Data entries
-*-*-

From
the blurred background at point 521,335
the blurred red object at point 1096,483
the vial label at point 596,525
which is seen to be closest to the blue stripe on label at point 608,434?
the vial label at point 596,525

-*-*-

_Work to do_
Reproduce each of the items above verbatim, line for line.

_Solution for this exercise_
From
the blurred background at point 521,335
the blurred red object at point 1096,483
the vial label at point 596,525
which is seen to be closest to the blue stripe on label at point 608,434?
the vial label at point 596,525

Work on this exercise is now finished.